Saved data entries
--*--

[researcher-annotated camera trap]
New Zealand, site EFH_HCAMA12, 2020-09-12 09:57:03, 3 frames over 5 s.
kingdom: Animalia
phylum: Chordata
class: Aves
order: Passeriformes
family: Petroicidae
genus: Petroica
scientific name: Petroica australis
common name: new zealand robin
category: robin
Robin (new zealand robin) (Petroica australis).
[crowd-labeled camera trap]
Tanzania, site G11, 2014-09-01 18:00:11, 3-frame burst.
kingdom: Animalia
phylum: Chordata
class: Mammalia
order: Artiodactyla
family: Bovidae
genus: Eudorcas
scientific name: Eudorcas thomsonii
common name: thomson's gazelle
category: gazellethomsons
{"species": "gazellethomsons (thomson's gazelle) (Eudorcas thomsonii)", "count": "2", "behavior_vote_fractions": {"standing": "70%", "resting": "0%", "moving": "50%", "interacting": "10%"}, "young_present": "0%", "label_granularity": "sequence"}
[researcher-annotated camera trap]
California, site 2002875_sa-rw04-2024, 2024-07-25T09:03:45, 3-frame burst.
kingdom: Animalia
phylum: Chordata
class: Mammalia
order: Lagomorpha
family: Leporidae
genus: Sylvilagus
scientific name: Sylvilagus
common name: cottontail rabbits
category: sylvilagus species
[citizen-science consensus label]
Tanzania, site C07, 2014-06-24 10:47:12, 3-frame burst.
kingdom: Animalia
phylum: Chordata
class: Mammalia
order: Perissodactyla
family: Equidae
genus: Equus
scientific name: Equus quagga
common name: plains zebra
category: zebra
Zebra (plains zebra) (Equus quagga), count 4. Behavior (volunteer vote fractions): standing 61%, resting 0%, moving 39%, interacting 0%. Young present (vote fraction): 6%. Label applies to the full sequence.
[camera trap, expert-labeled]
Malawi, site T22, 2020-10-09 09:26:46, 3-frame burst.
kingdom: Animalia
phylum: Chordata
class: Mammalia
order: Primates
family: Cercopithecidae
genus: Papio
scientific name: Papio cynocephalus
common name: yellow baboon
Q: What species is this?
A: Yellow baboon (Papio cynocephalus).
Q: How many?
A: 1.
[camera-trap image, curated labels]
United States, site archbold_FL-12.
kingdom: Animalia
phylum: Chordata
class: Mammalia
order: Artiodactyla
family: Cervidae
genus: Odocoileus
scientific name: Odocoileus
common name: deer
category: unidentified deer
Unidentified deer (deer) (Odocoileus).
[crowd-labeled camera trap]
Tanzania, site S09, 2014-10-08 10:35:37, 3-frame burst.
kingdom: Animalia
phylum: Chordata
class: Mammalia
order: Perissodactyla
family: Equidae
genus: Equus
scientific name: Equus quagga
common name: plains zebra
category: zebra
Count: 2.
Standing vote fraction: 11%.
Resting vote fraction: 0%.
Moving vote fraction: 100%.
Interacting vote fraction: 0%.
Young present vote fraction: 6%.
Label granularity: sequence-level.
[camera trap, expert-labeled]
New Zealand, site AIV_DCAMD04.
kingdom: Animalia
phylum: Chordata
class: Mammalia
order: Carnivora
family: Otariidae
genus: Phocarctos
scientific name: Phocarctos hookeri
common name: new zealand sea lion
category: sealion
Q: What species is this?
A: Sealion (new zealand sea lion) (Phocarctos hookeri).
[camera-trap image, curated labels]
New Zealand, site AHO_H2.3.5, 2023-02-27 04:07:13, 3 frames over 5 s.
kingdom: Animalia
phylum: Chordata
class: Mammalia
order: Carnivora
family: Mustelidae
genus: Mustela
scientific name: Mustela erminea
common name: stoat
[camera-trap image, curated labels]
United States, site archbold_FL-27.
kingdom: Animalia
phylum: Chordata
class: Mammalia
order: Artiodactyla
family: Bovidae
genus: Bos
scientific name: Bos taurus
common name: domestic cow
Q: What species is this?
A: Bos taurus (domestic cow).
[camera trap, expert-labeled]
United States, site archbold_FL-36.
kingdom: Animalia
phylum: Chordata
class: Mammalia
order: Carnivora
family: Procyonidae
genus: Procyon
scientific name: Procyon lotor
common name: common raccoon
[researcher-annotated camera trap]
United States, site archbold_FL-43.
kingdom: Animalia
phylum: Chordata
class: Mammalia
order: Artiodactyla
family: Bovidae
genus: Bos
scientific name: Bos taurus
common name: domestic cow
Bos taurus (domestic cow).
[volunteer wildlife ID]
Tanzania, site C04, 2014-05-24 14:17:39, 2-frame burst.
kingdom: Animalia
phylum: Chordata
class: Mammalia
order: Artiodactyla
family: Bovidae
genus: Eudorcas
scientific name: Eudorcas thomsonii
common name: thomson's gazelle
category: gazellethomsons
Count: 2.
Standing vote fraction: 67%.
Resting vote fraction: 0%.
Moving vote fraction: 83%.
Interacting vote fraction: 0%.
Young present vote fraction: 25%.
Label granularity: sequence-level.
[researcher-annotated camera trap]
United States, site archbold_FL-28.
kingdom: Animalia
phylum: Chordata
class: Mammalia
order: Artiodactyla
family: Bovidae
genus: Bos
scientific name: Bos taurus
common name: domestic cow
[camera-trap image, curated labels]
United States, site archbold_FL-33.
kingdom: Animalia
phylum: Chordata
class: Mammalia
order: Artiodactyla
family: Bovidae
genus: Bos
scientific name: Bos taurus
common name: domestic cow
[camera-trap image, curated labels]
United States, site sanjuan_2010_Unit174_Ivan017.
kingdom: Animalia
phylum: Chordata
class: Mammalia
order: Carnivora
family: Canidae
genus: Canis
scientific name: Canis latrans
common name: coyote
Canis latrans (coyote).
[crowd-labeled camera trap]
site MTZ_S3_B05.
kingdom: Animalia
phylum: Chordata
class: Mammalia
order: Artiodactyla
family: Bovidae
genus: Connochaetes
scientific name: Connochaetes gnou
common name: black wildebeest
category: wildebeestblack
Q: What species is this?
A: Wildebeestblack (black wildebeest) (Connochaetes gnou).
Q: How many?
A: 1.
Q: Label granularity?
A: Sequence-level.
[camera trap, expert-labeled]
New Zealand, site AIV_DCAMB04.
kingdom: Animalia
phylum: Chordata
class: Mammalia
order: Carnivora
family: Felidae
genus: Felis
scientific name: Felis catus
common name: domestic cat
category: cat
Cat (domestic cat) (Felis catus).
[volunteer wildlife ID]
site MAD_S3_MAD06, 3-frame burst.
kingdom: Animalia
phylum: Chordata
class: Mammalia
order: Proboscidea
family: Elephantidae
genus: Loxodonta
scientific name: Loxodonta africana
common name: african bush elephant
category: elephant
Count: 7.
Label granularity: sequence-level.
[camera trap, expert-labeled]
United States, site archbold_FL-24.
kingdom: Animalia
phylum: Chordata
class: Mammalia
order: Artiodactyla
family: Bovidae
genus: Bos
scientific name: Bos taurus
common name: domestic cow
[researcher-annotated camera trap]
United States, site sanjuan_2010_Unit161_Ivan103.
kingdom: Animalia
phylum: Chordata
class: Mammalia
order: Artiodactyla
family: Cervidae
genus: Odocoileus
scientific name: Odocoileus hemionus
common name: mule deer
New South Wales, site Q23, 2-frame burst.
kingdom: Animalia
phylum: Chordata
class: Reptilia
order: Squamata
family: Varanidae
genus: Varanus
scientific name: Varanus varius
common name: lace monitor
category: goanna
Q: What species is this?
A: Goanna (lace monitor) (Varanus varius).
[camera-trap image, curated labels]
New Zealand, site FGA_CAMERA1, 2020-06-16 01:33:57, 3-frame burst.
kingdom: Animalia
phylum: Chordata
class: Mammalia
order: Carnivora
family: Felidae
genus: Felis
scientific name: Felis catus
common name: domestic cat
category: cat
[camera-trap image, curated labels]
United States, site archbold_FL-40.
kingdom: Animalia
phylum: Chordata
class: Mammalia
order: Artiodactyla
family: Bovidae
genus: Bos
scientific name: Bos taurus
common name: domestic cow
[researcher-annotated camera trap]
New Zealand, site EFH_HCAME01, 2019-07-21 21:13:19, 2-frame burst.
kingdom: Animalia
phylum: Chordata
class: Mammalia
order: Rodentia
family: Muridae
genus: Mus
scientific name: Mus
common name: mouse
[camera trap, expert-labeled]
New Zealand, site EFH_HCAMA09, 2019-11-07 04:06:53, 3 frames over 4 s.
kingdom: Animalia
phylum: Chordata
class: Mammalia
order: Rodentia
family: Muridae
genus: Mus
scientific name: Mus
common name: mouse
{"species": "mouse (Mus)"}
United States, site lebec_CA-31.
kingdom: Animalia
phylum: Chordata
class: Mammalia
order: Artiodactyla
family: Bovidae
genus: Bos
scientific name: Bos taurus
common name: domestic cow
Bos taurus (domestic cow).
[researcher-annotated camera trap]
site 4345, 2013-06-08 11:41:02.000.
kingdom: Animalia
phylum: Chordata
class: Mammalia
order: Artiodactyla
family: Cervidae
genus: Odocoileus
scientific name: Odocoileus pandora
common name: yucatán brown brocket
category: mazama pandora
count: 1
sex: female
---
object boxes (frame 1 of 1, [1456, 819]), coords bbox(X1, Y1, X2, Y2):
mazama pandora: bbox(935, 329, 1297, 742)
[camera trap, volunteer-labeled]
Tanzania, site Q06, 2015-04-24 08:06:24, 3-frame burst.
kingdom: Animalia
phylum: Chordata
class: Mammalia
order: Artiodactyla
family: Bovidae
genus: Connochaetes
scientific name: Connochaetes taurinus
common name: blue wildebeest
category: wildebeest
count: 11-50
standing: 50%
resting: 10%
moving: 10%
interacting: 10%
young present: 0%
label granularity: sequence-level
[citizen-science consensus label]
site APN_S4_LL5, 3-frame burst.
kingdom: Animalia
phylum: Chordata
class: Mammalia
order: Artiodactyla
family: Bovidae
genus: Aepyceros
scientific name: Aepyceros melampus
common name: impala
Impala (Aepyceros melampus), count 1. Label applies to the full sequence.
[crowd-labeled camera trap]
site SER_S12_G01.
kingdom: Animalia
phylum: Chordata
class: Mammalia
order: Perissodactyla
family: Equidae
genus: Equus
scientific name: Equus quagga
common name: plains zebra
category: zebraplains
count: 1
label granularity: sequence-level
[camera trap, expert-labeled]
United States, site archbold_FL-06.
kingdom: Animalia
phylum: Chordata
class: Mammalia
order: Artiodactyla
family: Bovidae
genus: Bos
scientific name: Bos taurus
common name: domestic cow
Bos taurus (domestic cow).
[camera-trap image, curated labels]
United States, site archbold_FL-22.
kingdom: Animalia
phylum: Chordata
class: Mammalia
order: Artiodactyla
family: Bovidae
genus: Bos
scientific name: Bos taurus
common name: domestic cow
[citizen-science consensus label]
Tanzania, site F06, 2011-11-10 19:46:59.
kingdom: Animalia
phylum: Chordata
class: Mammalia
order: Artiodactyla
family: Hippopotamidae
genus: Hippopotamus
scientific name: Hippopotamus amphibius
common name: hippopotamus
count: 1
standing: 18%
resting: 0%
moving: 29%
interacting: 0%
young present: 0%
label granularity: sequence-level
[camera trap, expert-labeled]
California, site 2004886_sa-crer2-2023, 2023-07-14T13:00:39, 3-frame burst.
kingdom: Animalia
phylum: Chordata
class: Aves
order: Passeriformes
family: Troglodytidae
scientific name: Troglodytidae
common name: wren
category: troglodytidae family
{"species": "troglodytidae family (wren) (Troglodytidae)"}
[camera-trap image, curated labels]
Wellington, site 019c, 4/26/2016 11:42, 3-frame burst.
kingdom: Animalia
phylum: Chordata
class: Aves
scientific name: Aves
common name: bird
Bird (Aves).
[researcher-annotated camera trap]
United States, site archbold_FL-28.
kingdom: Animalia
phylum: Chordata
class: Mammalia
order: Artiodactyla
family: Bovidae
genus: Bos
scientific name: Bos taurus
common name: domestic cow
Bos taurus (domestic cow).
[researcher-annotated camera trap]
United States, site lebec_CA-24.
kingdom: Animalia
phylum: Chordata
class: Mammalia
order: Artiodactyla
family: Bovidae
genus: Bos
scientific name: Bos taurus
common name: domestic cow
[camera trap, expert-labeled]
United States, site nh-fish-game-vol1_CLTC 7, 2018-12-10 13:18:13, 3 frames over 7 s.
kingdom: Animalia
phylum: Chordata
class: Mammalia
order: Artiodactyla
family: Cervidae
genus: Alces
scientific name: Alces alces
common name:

--*--

• [WHAT THE TASK REQUIRES]: Start with the line above that contains "Malawi, site T22, 2020-10-09" and stop after the line that contains "A: Yellow baboon (Papio cynocephalus).". Output those lines exactly, and only those.

• [WRITTEN SOLUTION]:
Malawi, site T22, 2020-10-09 09:26:46, 3-frame burst.
kingdom: Animalia
phylum: Chordata
class: Mammalia
order: Primates
family: Cercopithecidae
genus: Papio
scientific name: Papio cynocephalus
common name: yellow baboon
Q: What species is this?
A: Yellow baboon (Papio cynocephalus).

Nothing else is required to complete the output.